Creating work incentives, however, seems to be the most difficult public policy to coordinate. Due to government regulations, people with disabilities often find themselves having to choose between working or having health insurance. The types of medical services that people with disabilities require are generally not included under typical employer-provided medical insurance policies. This is a major obstacle which discourages people with disabilities from engaging in work. Increases in people's earned income or assets cause them to lose their Social Security cash benefits and Medicaid services that sustain their life. Why are government regulations designed to discourage people from working to their full potential?

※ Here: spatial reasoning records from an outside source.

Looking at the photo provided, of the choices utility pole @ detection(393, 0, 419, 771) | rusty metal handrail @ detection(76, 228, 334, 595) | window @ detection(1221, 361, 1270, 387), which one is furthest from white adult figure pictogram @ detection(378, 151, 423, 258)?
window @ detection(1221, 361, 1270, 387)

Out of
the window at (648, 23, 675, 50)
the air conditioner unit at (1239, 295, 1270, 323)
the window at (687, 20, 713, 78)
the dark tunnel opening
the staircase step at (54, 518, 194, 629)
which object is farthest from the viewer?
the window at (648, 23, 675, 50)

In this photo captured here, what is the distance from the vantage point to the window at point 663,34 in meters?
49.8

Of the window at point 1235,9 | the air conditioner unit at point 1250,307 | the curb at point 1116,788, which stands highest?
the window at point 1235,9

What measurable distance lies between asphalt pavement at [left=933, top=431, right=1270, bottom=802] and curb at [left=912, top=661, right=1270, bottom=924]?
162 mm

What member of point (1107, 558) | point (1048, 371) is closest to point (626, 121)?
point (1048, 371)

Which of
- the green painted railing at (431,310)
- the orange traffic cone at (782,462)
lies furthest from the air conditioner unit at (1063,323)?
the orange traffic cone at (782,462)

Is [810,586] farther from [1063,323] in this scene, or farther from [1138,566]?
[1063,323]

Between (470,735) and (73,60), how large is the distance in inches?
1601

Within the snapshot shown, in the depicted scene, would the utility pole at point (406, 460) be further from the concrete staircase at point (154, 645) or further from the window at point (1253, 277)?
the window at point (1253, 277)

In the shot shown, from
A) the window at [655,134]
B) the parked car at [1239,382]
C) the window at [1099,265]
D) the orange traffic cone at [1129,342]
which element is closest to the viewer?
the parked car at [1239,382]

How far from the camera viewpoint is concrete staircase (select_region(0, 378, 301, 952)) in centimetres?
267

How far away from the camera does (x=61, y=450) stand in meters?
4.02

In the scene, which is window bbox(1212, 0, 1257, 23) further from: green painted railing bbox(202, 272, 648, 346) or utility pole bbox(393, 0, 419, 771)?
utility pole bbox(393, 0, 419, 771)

The federal government is implementing policies that would allow people with disabilities to earn an income that exceeds Medicaid eligibility requirements yet still retain their Medicaid benefits. The ‘Medicaid Infrastructure Grant’ (MIG) and the ‘Real Choice Systems Change’ (RCSC) grant offered by CMS, and the ‘Ticket to Work and Work Incentives Improvement Act’ offered by the Department of Human Services, are government efforts to enhance employment options and motivate people to reenter the workforce. These state-customizable services are intended to secure sustainable competitive employment. A key component of this endeavor is the responsibility to modify the healthcare delivery system to meet the needs of people with disabilities who want to work.

What We Believe In

We encourage policies in the District of Columbia that require implementing services that help people with disabilities to live a truly independent living lifestyle - as defined by those individuals. We support programs that allow individuals to work yet retain their medical insurance coverage. We speak formally and informally to government agencies, businesses and community audiences throughout the District of Columbia to promote and educate about programs such as a Medicaid Buy-In for Workers with Disabilities, Money Follows the Person (MFP) grant, self-directed care services, and other work incentive programs. We advise the Medical Assistance Administration how best to implement their EPD Waiver program, Personal Care Assistant services, their Directed-Care Services program, and their MIG and RCSC grants. We are members of the Mayor's Committee on Persons with Disabilities and advise the D.C. Office of Disability Rights in an effort to coordinate their services to match the needs of the community.